Notifications You must be signed in to change notification settings

SidNimbalkar/Real-time-twitter-sentiment-analysis

Repository files navigation

Real Time Twitter Sentiment Analysis for Trend tracking or Brand Improvement

Codelab

Overview

  • Scrape Historic Tweets
  • Create labelled dataset using Amazon Comprehend
  • Train a BERT model using the labelled Dataset
  • Create a microservice using the trained model
  • Scrape live data on a user specified topic
  • Ingest data into kafka
  • Set up kafka producer to produce event stream
  • Set up kafka consumers to process the events, extract essential information and perform sentiment analysis on the tweet
  • Stream this live data in a topic
  • Read the live stream into Druid
  • Flatten the data and store it as rows and column in a database
  • Visualize and Analyze data using Turnilo
  • Dockerize various components
  • Use K8 to manage containers
  • Deploy to EC2

System Architecture

alt text

Install instructions

Create an Amazon Web Services (AWS) account

If you already have an account, skip this step.
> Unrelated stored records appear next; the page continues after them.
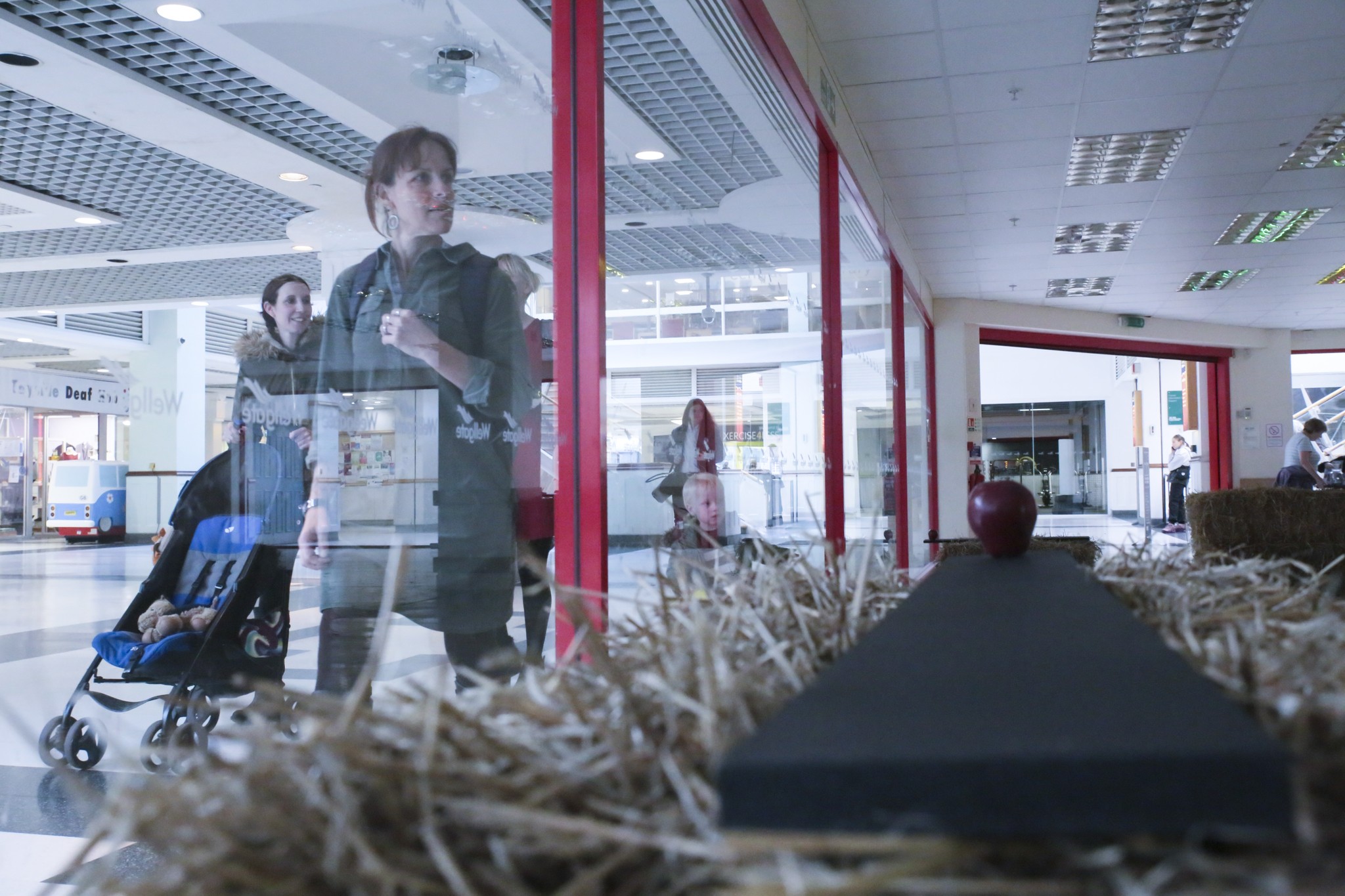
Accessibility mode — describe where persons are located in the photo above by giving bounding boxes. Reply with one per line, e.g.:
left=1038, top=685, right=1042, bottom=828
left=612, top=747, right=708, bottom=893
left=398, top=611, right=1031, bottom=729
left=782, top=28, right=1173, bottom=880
left=664, top=399, right=724, bottom=530
left=492, top=254, right=553, bottom=686
left=1318, top=455, right=1345, bottom=474
left=297, top=127, right=534, bottom=710
left=665, top=472, right=799, bottom=600
left=225, top=272, right=329, bottom=721
left=1274, top=417, right=1326, bottom=492
left=1161, top=434, right=1191, bottom=533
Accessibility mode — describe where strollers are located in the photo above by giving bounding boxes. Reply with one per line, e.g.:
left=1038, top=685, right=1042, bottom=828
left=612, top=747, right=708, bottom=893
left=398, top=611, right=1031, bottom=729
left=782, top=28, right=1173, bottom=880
left=37, top=421, right=310, bottom=779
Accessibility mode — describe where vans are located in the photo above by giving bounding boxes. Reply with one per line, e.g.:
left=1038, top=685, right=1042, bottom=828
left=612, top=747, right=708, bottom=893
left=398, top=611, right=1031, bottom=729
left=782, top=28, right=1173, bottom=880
left=45, top=461, right=128, bottom=543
Go to this link and follow the instructions. You will need a valid debit or credit card. You will not be charged, it is only to validate your ID.

Install AWS Command Line Interface (AWSCLI)

Install the AWS CLI Version 1 for your operating system. Please follow the appropriate link below based on your operating system.

** Please make sure you add the AWS CLI version 1 executable to your command line Path. Verify that AWS CLI is installed correctly by running aws --version.

  • You should see something similar to aws-cli/1.17.0 Python/3.7.4 Darwin/18.7.0 botocore/1.14.0.

Configuring the AWS CLI

You need to retrieve AWS credentials that allow your AWS CLI to access AWS resources.

  1. Sign into the AWS console. This simply requires that you sign in with the email and password you used to create your account. If you already have an AWS account, be sure to log in as the root user.
  2. Choose your account name in the navigation bar at the top right, and then choose My Security Credentials.
  3. Expand the Access keys (access key ID and secret access key) section.
  4. Press Create New Access Key.
  5. Press Download Key File to download a CSV file that contains your new AccessKeyId and SecretKey. Keep this file somewhere where you can find it easily.

Now, you can configure your AWS CLI with the credentials you just created and downloaded.

  1. In your Terminal, run aws configure.

    i. Enter your AWS Access Key ID from the file you downloaded.
    ii. Enter the AWS Secret Access Key from the file.
    iii. For Default region name, enter us-east-1.
    iv. For Default output format, enter json.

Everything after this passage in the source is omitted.